Luglio 7th, 2014 Riccardo Fucile “DA SEL TROPPE DELUSIONI”: IL LEADER AMAREGGIATO DALLA SCISSIONE
Lo sfogo – chè di sfogo si tratta – risalirebbe a qualche settimana fa, all’indomani delle Europee e delle polemiche laceranti dentro Sinistra ecologia e libertà .
Parole dette con il cuore pesante e gli occhi velati di tristezza per lo spettacolo di un partito che implode e vede lo sgocciolio all’esterno di uno, due, tre, quattro, dieci, dodici deputati.
Il capogruppo persino. E dunque ecco riaffacciarsi nel leader la tentazione dell’abbandono, la suggestione di una via di fuga da una politica che non riconosce più. «Mi viene da mollare tutto e andarmene in Canada quando avrò concluso il mio mandato da governatore»
I suoi collaboratori, l’onnipresente Paolo Fedeli, assicurano che si tratta di una bufala, magari di una voce messa in giro ad arte dagli avversari.
Eppure, mettendo l’orecchio a terra, nella prateria di Sel si sente alzarsi una domanda tra i dirigenti e militanti rimasti fedeli: «Ma Nichi che fa?».
A chi invece si chiedesse perchè mai il Canada, la risposta è presto detta.
Il compagno di vita di Vendola, Eddy Testa, è canadese. Ha studiato alla Concordia University di Montreal e alla Ottawa University.
Con il suo paese natale mantiene ovviamente rapporti, pur abitando insieme a Nichi a Terlizzi da una decina d’anni.

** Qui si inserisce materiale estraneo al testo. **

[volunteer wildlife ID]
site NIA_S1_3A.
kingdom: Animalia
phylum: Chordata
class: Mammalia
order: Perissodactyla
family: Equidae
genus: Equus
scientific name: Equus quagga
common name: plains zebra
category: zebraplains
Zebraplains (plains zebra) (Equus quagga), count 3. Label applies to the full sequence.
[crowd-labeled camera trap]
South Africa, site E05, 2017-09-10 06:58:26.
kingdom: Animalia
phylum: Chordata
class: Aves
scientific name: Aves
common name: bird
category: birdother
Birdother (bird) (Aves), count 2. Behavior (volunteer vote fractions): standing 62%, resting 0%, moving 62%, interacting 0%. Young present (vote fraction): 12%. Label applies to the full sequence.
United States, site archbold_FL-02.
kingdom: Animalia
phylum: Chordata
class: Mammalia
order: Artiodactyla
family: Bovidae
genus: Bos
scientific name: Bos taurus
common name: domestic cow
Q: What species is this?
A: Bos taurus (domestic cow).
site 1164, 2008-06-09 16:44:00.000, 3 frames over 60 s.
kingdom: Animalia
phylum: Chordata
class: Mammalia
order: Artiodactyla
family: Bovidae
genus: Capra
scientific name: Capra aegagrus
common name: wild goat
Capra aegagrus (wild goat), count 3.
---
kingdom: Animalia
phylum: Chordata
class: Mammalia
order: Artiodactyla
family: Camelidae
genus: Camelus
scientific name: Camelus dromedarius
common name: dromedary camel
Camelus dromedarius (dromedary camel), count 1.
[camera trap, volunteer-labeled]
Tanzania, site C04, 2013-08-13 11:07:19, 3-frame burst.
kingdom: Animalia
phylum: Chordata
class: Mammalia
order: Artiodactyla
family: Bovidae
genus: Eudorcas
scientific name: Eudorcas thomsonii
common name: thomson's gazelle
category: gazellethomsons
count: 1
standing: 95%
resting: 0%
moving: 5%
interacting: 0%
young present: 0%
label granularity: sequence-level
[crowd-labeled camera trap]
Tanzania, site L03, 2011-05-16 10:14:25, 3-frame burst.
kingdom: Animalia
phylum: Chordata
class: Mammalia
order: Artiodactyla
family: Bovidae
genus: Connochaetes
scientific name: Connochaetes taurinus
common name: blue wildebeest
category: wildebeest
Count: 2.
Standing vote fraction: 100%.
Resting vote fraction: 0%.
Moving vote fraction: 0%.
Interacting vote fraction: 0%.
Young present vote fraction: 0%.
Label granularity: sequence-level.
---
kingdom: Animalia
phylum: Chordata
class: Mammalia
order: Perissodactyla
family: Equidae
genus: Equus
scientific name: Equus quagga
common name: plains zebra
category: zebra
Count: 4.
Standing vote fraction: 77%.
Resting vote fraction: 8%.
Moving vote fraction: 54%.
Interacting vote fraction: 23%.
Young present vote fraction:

Vendola poi ama il Canada. Al Corriere canadese, cinque anni fa, confessò tutta la sua ammirazione: «Il Canada è una realtà che ha un mix straordinariamente avanzato di diritti sociali, individuali e umani. La destra canadese in Italia sarebbe considerata non dico di estrema sinistra, ma quasi».
Un Eldorado dunque, verso il quale Vendola già guardava con struggimento nella terribile estate del 2012, quando si scoprì indagato per abuso d’ufficio in merito alla nomina di un primario all’ospedale San Paolo di Bari.
Il processo lo vide assolto con formula piena, ma «la botta » era stata forte.
E ancora adesso pesa su Vendola l’inchiesta che lo vede imputato di concussione aggravata nell’ambito dell’inchiesta sul disastro ambientale causato dall’Ilva.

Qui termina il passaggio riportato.